一昨日の夜、テレビで
「子宮頚がんワクチンの積極的勧奨が一時中止となった」
と流れた時、娘が珍しくニュースに喰いついていました。

(うちの自治体による助成金システムの年齢制限で)
わが家の二人の娘のうち、ワクチン接種を済ませているのはこの娘だけ。
半年かけて3回打った筋肉注射が痛かった記憶が蘇ったのか、
自分の受けたワクチンが一体どんなものだったのか、
よく知りたい、知らなくては!と思ったのでしょうね。

詳しくはこちら↓
子宮頸がん:接種勧めず ワクチン副作用検証へ 厚労省

(毎日新聞 2013年06月14日)
...4月から予防接種法に基づく定期接種が始まった子宮頸(けい)がんワクチンについて、厚生労働省の専門家検討会は14日、接種後に体に痛みを訴える中高生らが相次いでいることを受け、積極的に接種を勧めることを一時差し控えることを決めた。

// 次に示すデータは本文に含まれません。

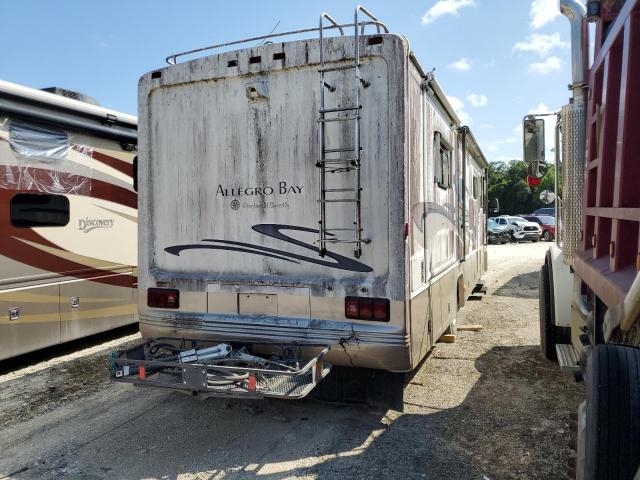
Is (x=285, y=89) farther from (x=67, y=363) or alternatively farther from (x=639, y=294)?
(x=67, y=363)

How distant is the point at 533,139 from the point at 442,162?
3.00 ft

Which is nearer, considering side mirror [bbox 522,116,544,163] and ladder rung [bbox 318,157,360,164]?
ladder rung [bbox 318,157,360,164]

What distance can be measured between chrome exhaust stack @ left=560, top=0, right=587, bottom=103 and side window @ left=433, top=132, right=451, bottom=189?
4.02ft

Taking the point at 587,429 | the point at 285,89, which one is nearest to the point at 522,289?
the point at 285,89

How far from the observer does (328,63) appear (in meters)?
4.01

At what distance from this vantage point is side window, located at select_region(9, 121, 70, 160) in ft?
18.6

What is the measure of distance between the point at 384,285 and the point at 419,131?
4.38 ft

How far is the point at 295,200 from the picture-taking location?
4.17 metres

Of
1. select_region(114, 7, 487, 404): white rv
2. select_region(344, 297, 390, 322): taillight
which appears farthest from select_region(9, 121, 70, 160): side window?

厚労省は定期接種自体は中止せず、原因や症例を詳しく調べる...

実は、私は3年前にこんな記事を書いていました。
日本でも厚生省の認可が下りて、ワクチン接種が始まったばかりの4月に
新聞でPR記事を見たとき書いたものです。
子宮頸がんワクチン

正直言って、今回、厚生省による勧奨中止と聞いたとき、
とても残念な気持ちになりました。

先月の記事で書いたように
風疹、麻疹のワクチン政策と同じ失敗を繰り返すのではないか?
と思ったからです。
感染症の予防接種~風疹の流行で思ったこと~
【拡散希望画像】~風疹が大変暴れている!~

風疹、麻疹ワクチンは、接種を個人の意志に任せてしまった世代で
大流行が何度も繰り返し起きるという先進国では例を見ない危機的状況
明らかなワクチン行政の失敗です。
副作用リスクだけに必要以上囚われていると
ベネフィットが無くなるどころか、もっと深刻なリスクに見舞われる
(新生児の先天性風疹症候群など)こともあるのですね。

子宮頚がんの場合、非常におおまかにいうと
ワクチンによる副作用で苦しむのは、およそ10000人に1人
(副作用を訴える映像は衝撃的で、多くの人をリスクしか見えないようにしてしまいますが)
一方で、子宮頚がんで亡くなる人は、毎年2700人ほど。
ワクチンががん発症を予防する効果は7割程度。

これらの情報から、みなさんはどう考えますか?

こちらのお医者さんのブログも参考になると思います。
HPVワクチン「積極的な勧奨一時中止」を評価する

それにしても(この記事にも書かれてますが)今回の発表、なんか混乱しちゃいますよね。
接種の勧奨一時中止というのは接種中止ではないから公費負担は続くらしいですが。

私は3年前、リスクを差し引いてもベネフィットがあると判断したのですが、
今またもっと情報が必要だなという気もしています。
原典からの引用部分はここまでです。